» **What you are asked to do**
Copy out the stretch of the material from the line containing "What is the extent" through the end, keeping every line exactly as it appears.

**** Task data ****

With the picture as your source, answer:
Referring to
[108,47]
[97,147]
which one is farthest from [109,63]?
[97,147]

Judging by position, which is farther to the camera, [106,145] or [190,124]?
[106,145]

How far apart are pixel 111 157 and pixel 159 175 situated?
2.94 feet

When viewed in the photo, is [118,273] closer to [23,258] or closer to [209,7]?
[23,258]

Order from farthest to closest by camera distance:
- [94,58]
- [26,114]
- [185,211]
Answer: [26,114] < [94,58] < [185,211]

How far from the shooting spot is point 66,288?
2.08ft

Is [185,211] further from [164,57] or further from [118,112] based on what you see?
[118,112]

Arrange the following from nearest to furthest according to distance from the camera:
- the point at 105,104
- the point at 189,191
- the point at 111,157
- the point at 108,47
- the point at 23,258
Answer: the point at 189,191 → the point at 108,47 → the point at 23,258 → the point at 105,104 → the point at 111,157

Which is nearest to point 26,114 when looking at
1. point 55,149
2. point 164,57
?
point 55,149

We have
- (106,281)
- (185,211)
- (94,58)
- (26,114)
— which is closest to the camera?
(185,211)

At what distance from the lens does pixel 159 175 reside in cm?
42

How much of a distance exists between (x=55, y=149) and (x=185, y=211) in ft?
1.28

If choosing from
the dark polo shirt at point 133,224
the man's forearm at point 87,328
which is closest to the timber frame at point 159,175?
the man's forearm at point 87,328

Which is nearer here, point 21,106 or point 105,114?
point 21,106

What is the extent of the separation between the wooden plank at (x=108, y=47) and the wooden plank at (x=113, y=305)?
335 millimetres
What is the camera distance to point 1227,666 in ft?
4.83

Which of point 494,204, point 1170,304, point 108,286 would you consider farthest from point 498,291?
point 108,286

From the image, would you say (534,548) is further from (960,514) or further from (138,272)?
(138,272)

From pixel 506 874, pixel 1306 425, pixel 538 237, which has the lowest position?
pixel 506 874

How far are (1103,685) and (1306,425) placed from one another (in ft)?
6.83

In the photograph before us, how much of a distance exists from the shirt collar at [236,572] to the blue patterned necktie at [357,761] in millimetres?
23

****

» **Final result**
What is the extent of the separation between the wooden plank at (x=108, y=47) and the wooden plank at (x=113, y=305)?
335 millimetres
What is the camera distance to point 1227,666 in ft?
4.83

Which of point 494,204, point 1170,304, point 108,286 would you consider farthest from point 498,291?
point 108,286

From the image, would you say (534,548) is further from (960,514) or further from (138,272)?
(138,272)

From pixel 506 874, pixel 1306 425, pixel 538 237, which has the lowest position?
pixel 506 874

How far are (1103,685) and (1306,425) placed from one another (in ft)?
6.83

In the photograph before us, how much of a distance exists from the shirt collar at [236,572] to the blue patterned necktie at [357,761] in millimetres?
23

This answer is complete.